Ponad 70 liderów biznesu podpisało się pod listem opublikowanym w "Sunday Times", domagając się przeprowadzenia referendum dotyczącego wyjścia Wielkiej Brytanii z Unii Europejskiej. Sygnatariusze przekonują, że potencjalny twardy brexit będzie bardzo szkodliwy dla brytyjskiej gospodarki.
Wśród 70 przedstawicieli biznesu znaleźli się między innymi: były prezes Marks & Spencer Paul Myners, założycielka strony lastminute.com Martha Lane Fox, a także były dyrektor sieci hipermarketów Sainsbury’s Justin King oraz współzałożyciel Innocent Drinks Richard Reed.
Niepewność powodem spadku inwestycji
Jak czytamy w liście "środowisku biznesowemu obiecano, że jeśli kraj opowie się za brexitem, handel z Unią Europejską nadal będzie funkcjonował bez tarć". Przedstawiciele biznesu sadzą, że "pomimo najlepszych starań premier, propozycje omawiane przez rząd i Komisje Europejską są od tego dalekie". Zaznaczają, że niepewność dotycząca formalnego wyjścia Wielkiej Brytanii z Unii Europejskiej doprowadziła już do spadku inwestycji.
"Teraz będziemy musieli stawić czoło albo ślepemu, albo niszczącemu twardemu brexitowi. "Uważamy, że ostateczny wybór powinien zostać oddany ludziom" – konkludują przedsiębiorcy w liście.
- Cały papier, którego używamy jest importowany. Polegamy na metodzie just-in-time. Teraz jesteśmy bardzo niepewni – powiedział BBC jeden z sygnatariuszy listu dyrektor generalny sieci księgarni Waterstones James Daunt.

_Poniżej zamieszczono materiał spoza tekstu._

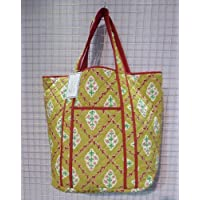 "Tote Bag Anokha Shopping Bag Multi Purpose Use Bag 15X20X9"" Oceanhomefashion"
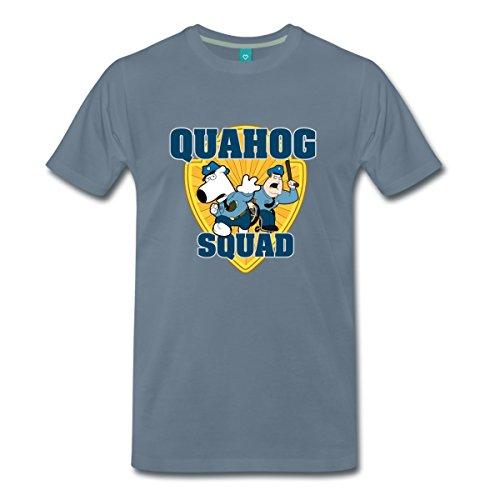 les-griffin-family-guy-quahog-squad-t-shirt-premium-homme-de-spreadshirt-4xl-gris-bleu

May: referendum nie będzie
BBC powołując się na swoje źródła z Downing Street donosi, że premier Theresa May powiedziała jasno – nie będzie kolejnego referendum.

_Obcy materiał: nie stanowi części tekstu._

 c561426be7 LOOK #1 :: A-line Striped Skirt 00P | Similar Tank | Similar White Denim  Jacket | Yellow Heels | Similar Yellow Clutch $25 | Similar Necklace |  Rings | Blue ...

Już wcześniej brytyjska premier Theresa May wykluczyła w opublikowanym we wrześniu komentarzu dla dziennika "Telegraph" przeprowadzenie drugiego referendum w sprawie wyjścia Wielkiej Brytanii z Unii Europejskiej. Jak argumentowała, byłoby to "poważną zdradą naszej demokracji".
Szefowa brytyjskiego rządu zapewniła, że "nie ustąpi wobec tych, którzy chcą na nowo otworzyć całą kwestię" wyjścia z Unii Europejskiej. Podkreśliła, że powtórne głosowanie byłoby naruszeniem zaufania wyborców, którzy wzięli udział w referendum w czerwcu 2016 roku i zdecydowali o wyjściu z UE.